(Exercise requirements):
Retype exactly the lines below, starting with the line that contains "Precision Performances. Uncompromising" and ending with the last line; leave out any pictures.

Dataset excerpts
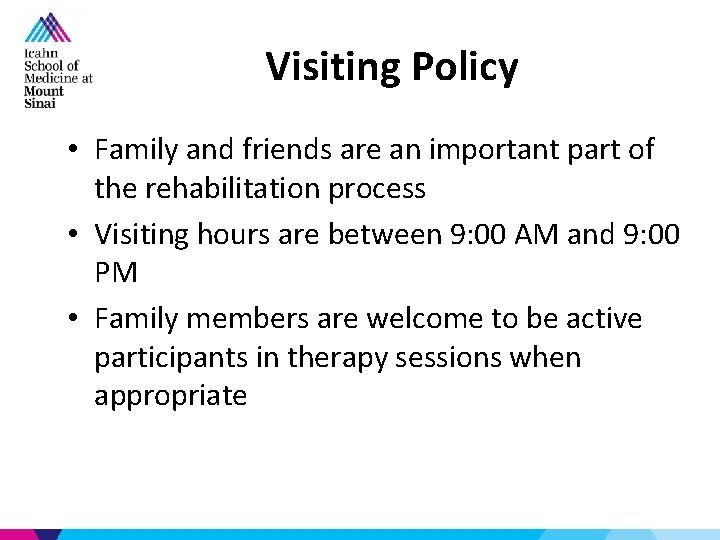 Icahn School of Medicine at Mount Sinai

Visiting Policy

• Family and friends are an important part of the rehabilitation process
• Visiting hours are between 9:00 AM and 9:00 PM
• Family members are welcome to be active participants in therapy sessions when appropriate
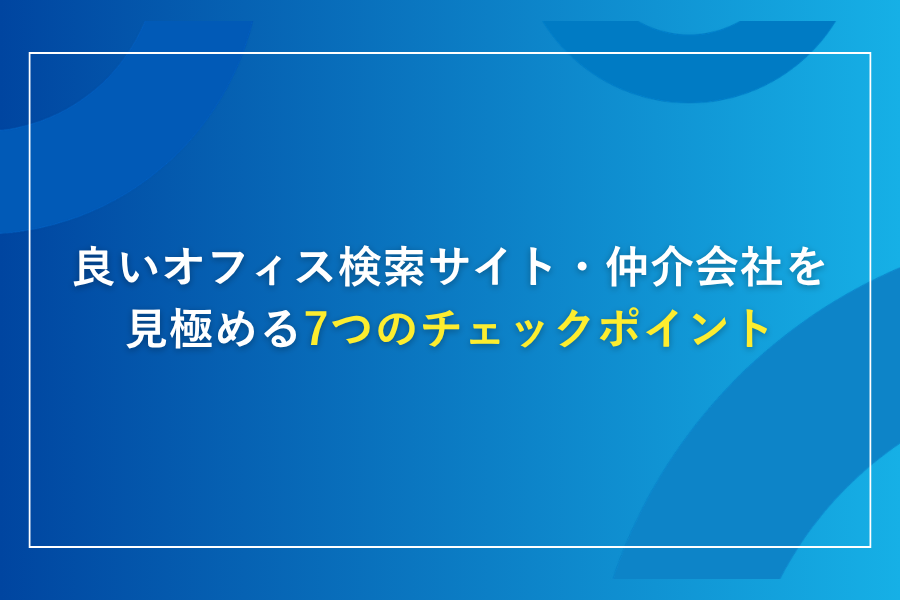 良いオフィス検索サイト・仲介会社を見極める7つのチェックポイント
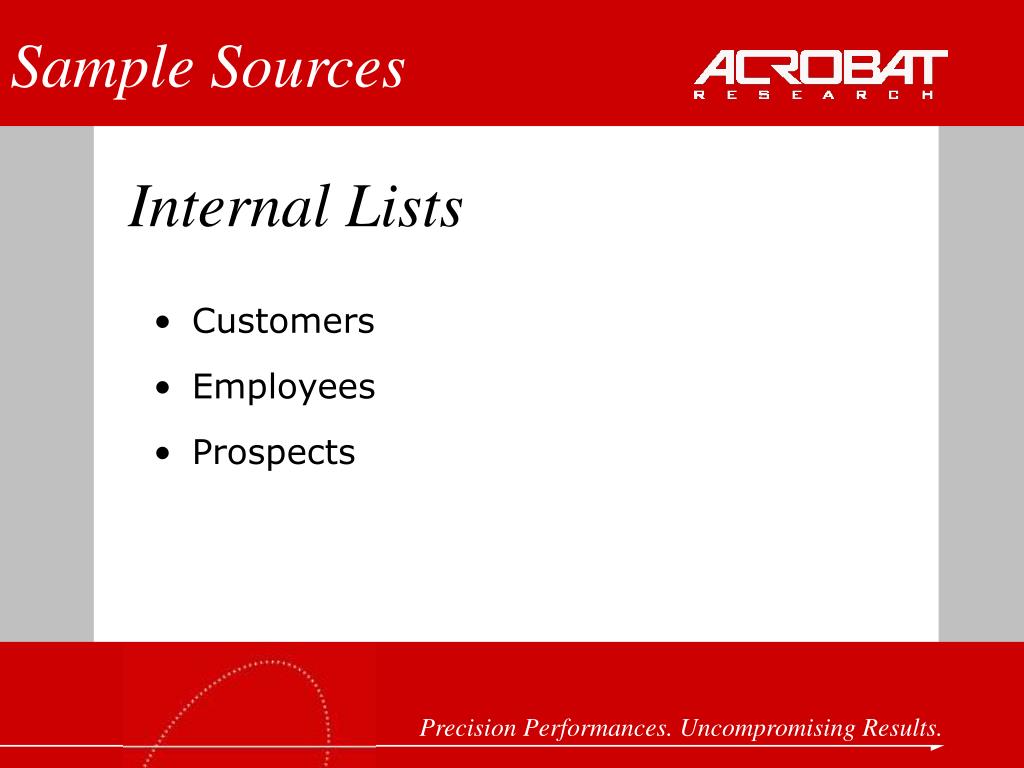 Sample Sources

ACROBAT
RESEARCH

Internal Lists

• Customers
• Employees
• Prospects

Precision Performances. Uncompromising Results.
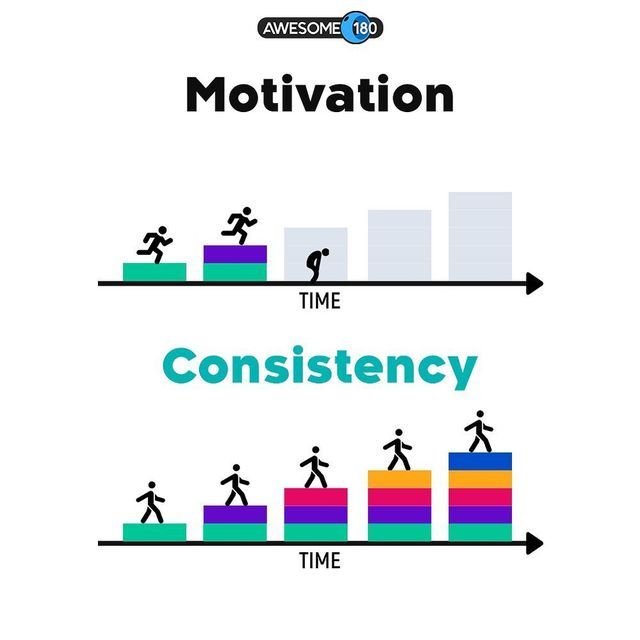 AWESOME 180

Motivation

TIME

Consistency

TIME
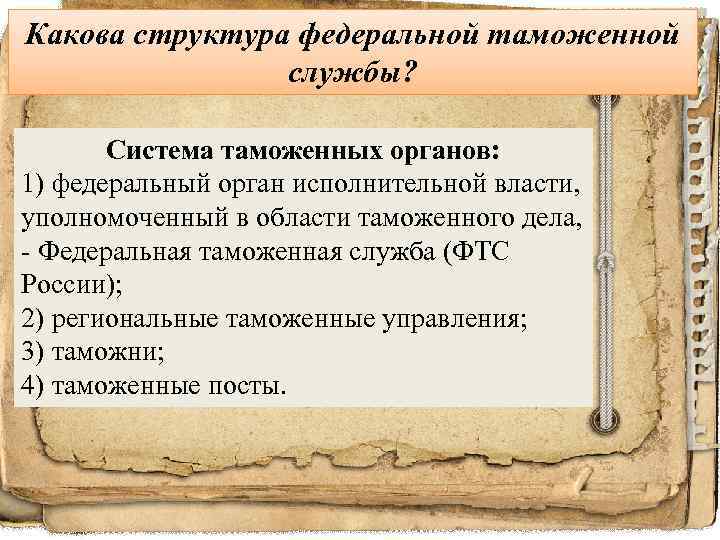 Какова структура федеральной таможенной службы?

Система таможенных органов:
1) федеральный орган исполнительной власти, уполномоченный в области таможенного дела, - Федеральная таможенная служба (ФТС России);
2) региональные таможенные управления;
3) таможни;
4) таможенные посты.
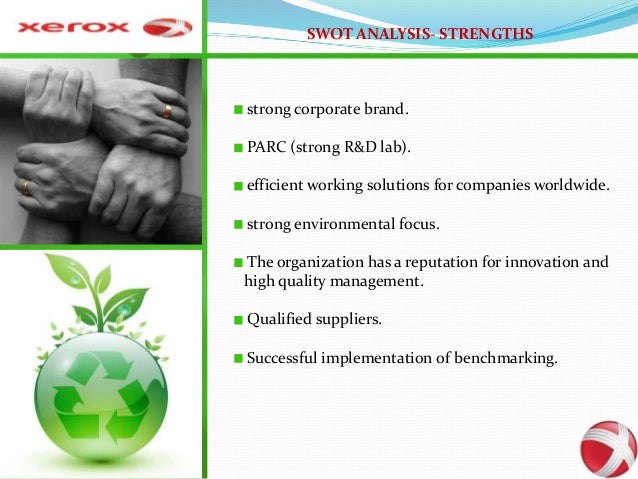 xerox

SWOT ANALYSIS- STRENGTHS

■ strong corporate brand.

■ PARC (strong R&D lab).

■ efficient working solutions for companies worldwide.

■ strong environmental focus.

■ The organization has a reputation for innovation and high quality management.

■ Qualified suppliers.

■ Successful implementation of benchmarking.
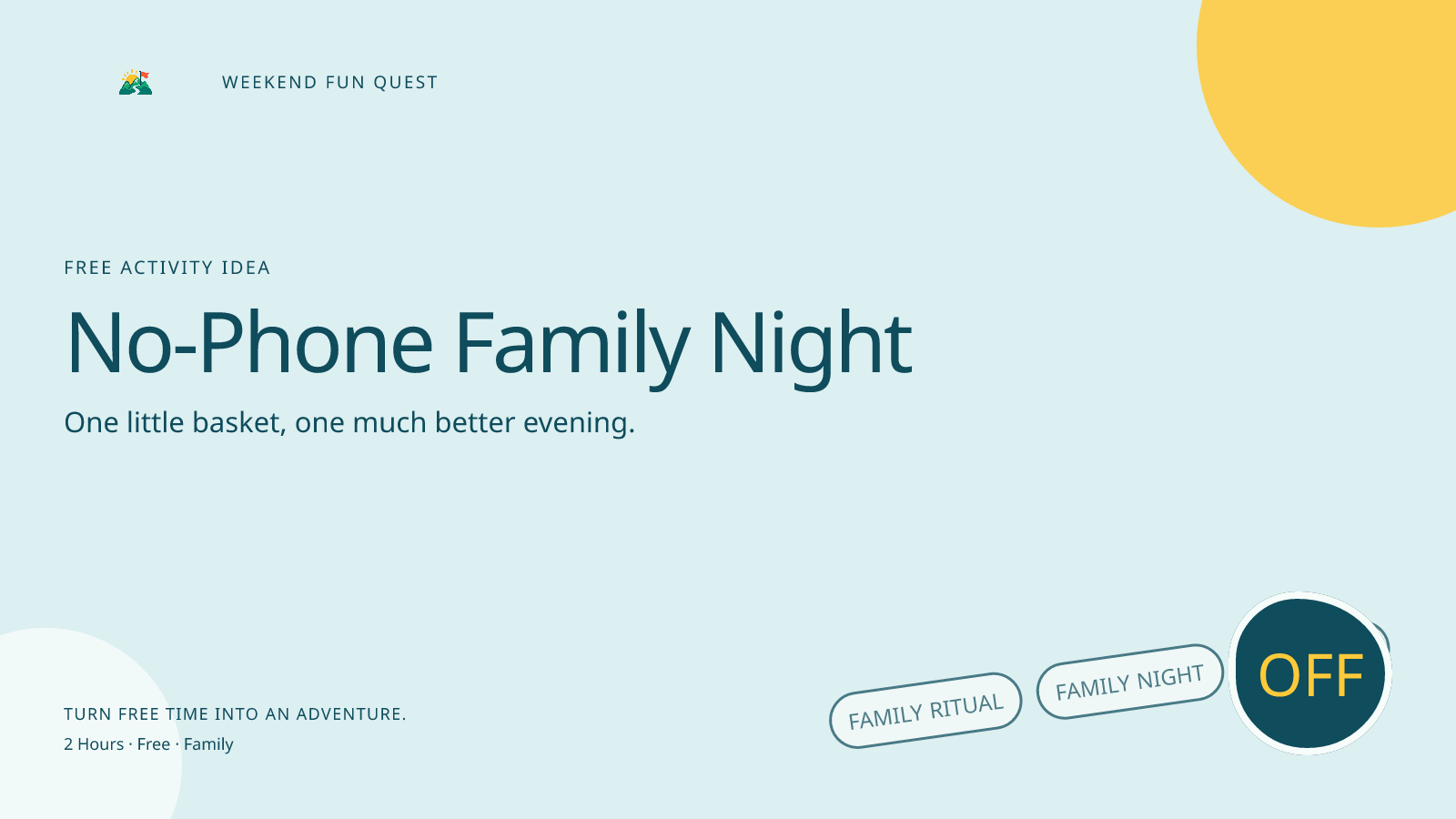 WEEKEND FUN QUEST

FREE ACTIVITY IDEA

No-Phone Family Night

One little basket, one much better evening.

TURN FREE TIME INTO AN ADVENTURE.

2 Hours · Free · Family

FAMILY RITUAL

FAMILY NIGHT

OFF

(Answer box):
Precision Performances. Uncompromising Results.
 AWESOME 180

Motivation

TIME

Consistency

TIME
 Какова структура федеральной таможенной службы?

Система таможенных органов:
1) федеральный орган исполнительной власти, уполномоченный в области таможенного дела, - Федеральная таможенная служба (ФТС России);
2) региональные таможенные управления;
3) таможни;
4) таможенные посты.
 xerox

SWOT ANALYSIS- STRENGTHS

■ strong corporate brand.

■ PARC (strong R&D lab).

■ efficient working solutions for companies worldwide.

■ strong environmental focus.

■ The organization has a reputation for innovation and high quality management.

■ Qualified suppliers.

■ Successful implementation of benchmarking.
 WEEKEND FUN QUEST

FREE ACTIVITY IDEA

No-Phone Family Night

One little basket, one much better evening.

TURN FREE TIME INTO AN ADVENTURE.

2 Hours · Free · Family

FAMILY RITUAL

FAMILY NIGHT

OFF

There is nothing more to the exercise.